-- START Source material --
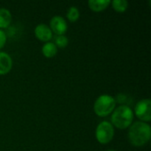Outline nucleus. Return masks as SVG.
<instances>
[{
  "label": "nucleus",
  "mask_w": 151,
  "mask_h": 151,
  "mask_svg": "<svg viewBox=\"0 0 151 151\" xmlns=\"http://www.w3.org/2000/svg\"><path fill=\"white\" fill-rule=\"evenodd\" d=\"M35 35L40 41L47 42L52 38V31L49 26L45 24H39L35 28Z\"/></svg>",
  "instance_id": "0eeeda50"
},
{
  "label": "nucleus",
  "mask_w": 151,
  "mask_h": 151,
  "mask_svg": "<svg viewBox=\"0 0 151 151\" xmlns=\"http://www.w3.org/2000/svg\"><path fill=\"white\" fill-rule=\"evenodd\" d=\"M42 52L43 56L47 58H51L55 57L58 53V47L52 42H45L42 47Z\"/></svg>",
  "instance_id": "1a4fd4ad"
},
{
  "label": "nucleus",
  "mask_w": 151,
  "mask_h": 151,
  "mask_svg": "<svg viewBox=\"0 0 151 151\" xmlns=\"http://www.w3.org/2000/svg\"><path fill=\"white\" fill-rule=\"evenodd\" d=\"M116 108L115 98L110 95L99 96L94 104V111L99 117H107Z\"/></svg>",
  "instance_id": "7ed1b4c3"
},
{
  "label": "nucleus",
  "mask_w": 151,
  "mask_h": 151,
  "mask_svg": "<svg viewBox=\"0 0 151 151\" xmlns=\"http://www.w3.org/2000/svg\"><path fill=\"white\" fill-rule=\"evenodd\" d=\"M6 42V34L3 29H0V50L4 46Z\"/></svg>",
  "instance_id": "2eb2a0df"
},
{
  "label": "nucleus",
  "mask_w": 151,
  "mask_h": 151,
  "mask_svg": "<svg viewBox=\"0 0 151 151\" xmlns=\"http://www.w3.org/2000/svg\"><path fill=\"white\" fill-rule=\"evenodd\" d=\"M111 4L110 0H89L88 4L94 12H101L106 9Z\"/></svg>",
  "instance_id": "9d476101"
},
{
  "label": "nucleus",
  "mask_w": 151,
  "mask_h": 151,
  "mask_svg": "<svg viewBox=\"0 0 151 151\" xmlns=\"http://www.w3.org/2000/svg\"><path fill=\"white\" fill-rule=\"evenodd\" d=\"M54 43H55V45L58 48L63 49V48H65L68 45L69 40H68V38L65 35H57V37L55 38Z\"/></svg>",
  "instance_id": "4468645a"
},
{
  "label": "nucleus",
  "mask_w": 151,
  "mask_h": 151,
  "mask_svg": "<svg viewBox=\"0 0 151 151\" xmlns=\"http://www.w3.org/2000/svg\"><path fill=\"white\" fill-rule=\"evenodd\" d=\"M12 67V57L4 52L0 51V75L8 73Z\"/></svg>",
  "instance_id": "6e6552de"
},
{
  "label": "nucleus",
  "mask_w": 151,
  "mask_h": 151,
  "mask_svg": "<svg viewBox=\"0 0 151 151\" xmlns=\"http://www.w3.org/2000/svg\"><path fill=\"white\" fill-rule=\"evenodd\" d=\"M12 22V13L6 8H0V29L6 28Z\"/></svg>",
  "instance_id": "9b49d317"
},
{
  "label": "nucleus",
  "mask_w": 151,
  "mask_h": 151,
  "mask_svg": "<svg viewBox=\"0 0 151 151\" xmlns=\"http://www.w3.org/2000/svg\"><path fill=\"white\" fill-rule=\"evenodd\" d=\"M114 137V127L109 121L100 122L96 128V138L101 144H107Z\"/></svg>",
  "instance_id": "20e7f679"
},
{
  "label": "nucleus",
  "mask_w": 151,
  "mask_h": 151,
  "mask_svg": "<svg viewBox=\"0 0 151 151\" xmlns=\"http://www.w3.org/2000/svg\"><path fill=\"white\" fill-rule=\"evenodd\" d=\"M129 142L135 147H142L147 144L151 138V127L150 124L136 121L129 127L128 130Z\"/></svg>",
  "instance_id": "f257e3e1"
},
{
  "label": "nucleus",
  "mask_w": 151,
  "mask_h": 151,
  "mask_svg": "<svg viewBox=\"0 0 151 151\" xmlns=\"http://www.w3.org/2000/svg\"><path fill=\"white\" fill-rule=\"evenodd\" d=\"M135 116L142 122L148 123L151 119V101L150 99H142L134 106Z\"/></svg>",
  "instance_id": "39448f33"
},
{
  "label": "nucleus",
  "mask_w": 151,
  "mask_h": 151,
  "mask_svg": "<svg viewBox=\"0 0 151 151\" xmlns=\"http://www.w3.org/2000/svg\"><path fill=\"white\" fill-rule=\"evenodd\" d=\"M111 3L112 8L118 12H124L128 7V2L127 0H113Z\"/></svg>",
  "instance_id": "f8f14e48"
},
{
  "label": "nucleus",
  "mask_w": 151,
  "mask_h": 151,
  "mask_svg": "<svg viewBox=\"0 0 151 151\" xmlns=\"http://www.w3.org/2000/svg\"><path fill=\"white\" fill-rule=\"evenodd\" d=\"M67 23L62 16H54L50 21V28L57 35H63L67 31Z\"/></svg>",
  "instance_id": "423d86ee"
},
{
  "label": "nucleus",
  "mask_w": 151,
  "mask_h": 151,
  "mask_svg": "<svg viewBox=\"0 0 151 151\" xmlns=\"http://www.w3.org/2000/svg\"><path fill=\"white\" fill-rule=\"evenodd\" d=\"M134 116V111L131 107L119 105L111 113V125L118 129H127L132 125Z\"/></svg>",
  "instance_id": "f03ea898"
},
{
  "label": "nucleus",
  "mask_w": 151,
  "mask_h": 151,
  "mask_svg": "<svg viewBox=\"0 0 151 151\" xmlns=\"http://www.w3.org/2000/svg\"><path fill=\"white\" fill-rule=\"evenodd\" d=\"M105 151H116L115 150H105Z\"/></svg>",
  "instance_id": "dca6fc26"
},
{
  "label": "nucleus",
  "mask_w": 151,
  "mask_h": 151,
  "mask_svg": "<svg viewBox=\"0 0 151 151\" xmlns=\"http://www.w3.org/2000/svg\"><path fill=\"white\" fill-rule=\"evenodd\" d=\"M66 17L70 22H75L79 19L80 18V11L76 6H71L67 12H66Z\"/></svg>",
  "instance_id": "ddd939ff"
}]
</instances>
-- END Source material --
Could you recast every line of the rows above as a Markdown table with a Line column for each line's number and a Text column for the line itself, skipping blank lines and leaving the pictures out?

| Line | Text |
|---|---|
| 1 | Outline nucleus. Return masks as SVG. |
| 2 | <instances> |
| 3 | [{ |
| 4 |   "label": "nucleus", |
| 5 |   "mask_w": 151, |
| 6 |   "mask_h": 151, |
| 7 |   "mask_svg": "<svg viewBox=\"0 0 151 151\" xmlns=\"http://www.w3.org/2000/svg\"><path fill=\"white\" fill-rule=\"evenodd\" d=\"M35 35L40 41L47 42L52 38V31L49 26L45 24H39L35 28Z\"/></svg>", |
| 8 |   "instance_id": "0eeeda50" |
| 9 | }, |
| 10 | { |
| 11 |   "label": "nucleus", |
| 12 |   "mask_w": 151, |
| 13 |   "mask_h": 151, |
| 14 |   "mask_svg": "<svg viewBox=\"0 0 151 151\" xmlns=\"http://www.w3.org/2000/svg\"><path fill=\"white\" fill-rule=\"evenodd\" d=\"M42 52L43 56L47 58H51L55 57L58 53V47L52 42H45L42 47Z\"/></svg>", |
| 15 |   "instance_id": "1a4fd4ad" |
| 16 | }, |
| 17 | { |
| 18 |   "label": "nucleus", |
| 19 |   "mask_w": 151, |
| 20 |   "mask_h": 151, |
| 21 |   "mask_svg": "<svg viewBox=\"0 0 151 151\" xmlns=\"http://www.w3.org/2000/svg\"><path fill=\"white\" fill-rule=\"evenodd\" d=\"M116 108L115 98L110 95L99 96L94 104V111L99 117H107Z\"/></svg>", |
| 22 |   "instance_id": "7ed1b4c3" |
| 23 | }, |
| 24 | { |
| 25 |   "label": "nucleus", |
| 26 |   "mask_w": 151, |
| 27 |   "mask_h": 151, |
| 28 |   "mask_svg": "<svg viewBox=\"0 0 151 151\" xmlns=\"http://www.w3.org/2000/svg\"><path fill=\"white\" fill-rule=\"evenodd\" d=\"M6 42V34L3 29H0V50L4 46Z\"/></svg>", |
| 29 |   "instance_id": "2eb2a0df" |
| 30 | }, |
| 31 | { |
| 32 |   "label": "nucleus", |
| 33 |   "mask_w": 151, |
| 34 |   "mask_h": 151, |
| 35 |   "mask_svg": "<svg viewBox=\"0 0 151 151\" xmlns=\"http://www.w3.org/2000/svg\"><path fill=\"white\" fill-rule=\"evenodd\" d=\"M111 4L110 0H89L88 4L94 12H101L106 9Z\"/></svg>", |
| 36 |   "instance_id": "9d476101" |
| 37 | }, |
| 38 | { |
| 39 |   "label": "nucleus", |
| 40 |   "mask_w": 151, |
| 41 |   "mask_h": 151, |
| 42 |   "mask_svg": "<svg viewBox=\"0 0 151 151\" xmlns=\"http://www.w3.org/2000/svg\"><path fill=\"white\" fill-rule=\"evenodd\" d=\"M54 43H55V45L58 48L63 49V48H65L68 45L69 40H68V38L65 35H57V37L55 38Z\"/></svg>", |
| 43 |   "instance_id": "4468645a" |
| 44 | }, |
| 45 | { |
| 46 |   "label": "nucleus", |
| 47 |   "mask_w": 151, |
| 48 |   "mask_h": 151, |
| 49 |   "mask_svg": "<svg viewBox=\"0 0 151 151\" xmlns=\"http://www.w3.org/2000/svg\"><path fill=\"white\" fill-rule=\"evenodd\" d=\"M12 67V57L4 52L0 51V75L8 73Z\"/></svg>", |
| 50 |   "instance_id": "6e6552de" |
| 51 | }, |
| 52 | { |
| 53 |   "label": "nucleus", |
| 54 |   "mask_w": 151, |
| 55 |   "mask_h": 151, |
| 56 |   "mask_svg": "<svg viewBox=\"0 0 151 151\" xmlns=\"http://www.w3.org/2000/svg\"><path fill=\"white\" fill-rule=\"evenodd\" d=\"M12 22V13L6 8H0V29L6 28Z\"/></svg>", |
| 57 |   "instance_id": "9b49d317" |
| 58 | }, |
| 59 | { |
| 60 |   "label": "nucleus", |
| 61 |   "mask_w": 151, |
| 62 |   "mask_h": 151, |
| 63 |   "mask_svg": "<svg viewBox=\"0 0 151 151\" xmlns=\"http://www.w3.org/2000/svg\"><path fill=\"white\" fill-rule=\"evenodd\" d=\"M114 137V127L109 121L100 122L96 128V138L101 144H107Z\"/></svg>", |
| 64 |   "instance_id": "20e7f679" |
| 65 | }, |
| 66 | { |
| 67 |   "label": "nucleus", |
| 68 |   "mask_w": 151, |
| 69 |   "mask_h": 151, |
| 70 |   "mask_svg": "<svg viewBox=\"0 0 151 151\" xmlns=\"http://www.w3.org/2000/svg\"><path fill=\"white\" fill-rule=\"evenodd\" d=\"M129 142L135 147H142L147 144L151 138V127L150 124L136 121L129 127L128 130Z\"/></svg>", |
| 71 |   "instance_id": "f257e3e1" |
| 72 | }, |
| 73 | { |
| 74 |   "label": "nucleus", |
| 75 |   "mask_w": 151, |
| 76 |   "mask_h": 151, |
| 77 |   "mask_svg": "<svg viewBox=\"0 0 151 151\" xmlns=\"http://www.w3.org/2000/svg\"><path fill=\"white\" fill-rule=\"evenodd\" d=\"M135 116L142 122L148 123L151 119V101L150 99H142L134 106Z\"/></svg>", |
| 78 |   "instance_id": "39448f33" |
| 79 | }, |
| 80 | { |
| 81 |   "label": "nucleus", |
| 82 |   "mask_w": 151, |
| 83 |   "mask_h": 151, |
| 84 |   "mask_svg": "<svg viewBox=\"0 0 151 151\" xmlns=\"http://www.w3.org/2000/svg\"><path fill=\"white\" fill-rule=\"evenodd\" d=\"M111 3L112 8L118 12H124L128 7V2L127 0H113Z\"/></svg>", |
| 85 |   "instance_id": "f8f14e48" |
| 86 | }, |
| 87 | { |
| 88 |   "label": "nucleus", |
| 89 |   "mask_w": 151, |
| 90 |   "mask_h": 151, |
| 91 |   "mask_svg": "<svg viewBox=\"0 0 151 151\" xmlns=\"http://www.w3.org/2000/svg\"><path fill=\"white\" fill-rule=\"evenodd\" d=\"M67 23L62 16H54L50 21V28L57 35H63L67 31Z\"/></svg>", |
| 92 |   "instance_id": "423d86ee" |
| 93 | }, |
| 94 | { |
| 95 |   "label": "nucleus", |
| 96 |   "mask_w": 151, |
| 97 |   "mask_h": 151, |
| 98 |   "mask_svg": "<svg viewBox=\"0 0 151 151\" xmlns=\"http://www.w3.org/2000/svg\"><path fill=\"white\" fill-rule=\"evenodd\" d=\"M134 116V111L131 107L119 105L111 113V125L118 129H127L132 125Z\"/></svg>", |
| 99 |   "instance_id": "f03ea898" |
| 100 | }, |
| 101 | { |
| 102 |   "label": "nucleus", |
| 103 |   "mask_w": 151, |
| 104 |   "mask_h": 151, |
| 105 |   "mask_svg": "<svg viewBox=\"0 0 151 151\" xmlns=\"http://www.w3.org/2000/svg\"><path fill=\"white\" fill-rule=\"evenodd\" d=\"M105 151H116L115 150H105Z\"/></svg>", |
| 106 |   "instance_id": "dca6fc26" |
| 107 | }, |
| 108 | { |
| 109 |   "label": "nucleus", |
| 110 |   "mask_w": 151, |
| 111 |   "mask_h": 151, |
| 112 |   "mask_svg": "<svg viewBox=\"0 0 151 151\" xmlns=\"http://www.w3.org/2000/svg\"><path fill=\"white\" fill-rule=\"evenodd\" d=\"M66 17L70 22H75L79 19L80 18V11L76 6H71L67 12H66Z\"/></svg>", |
| 113 |   "instance_id": "ddd939ff" |
| 114 | }] |
| 115 | </instances> |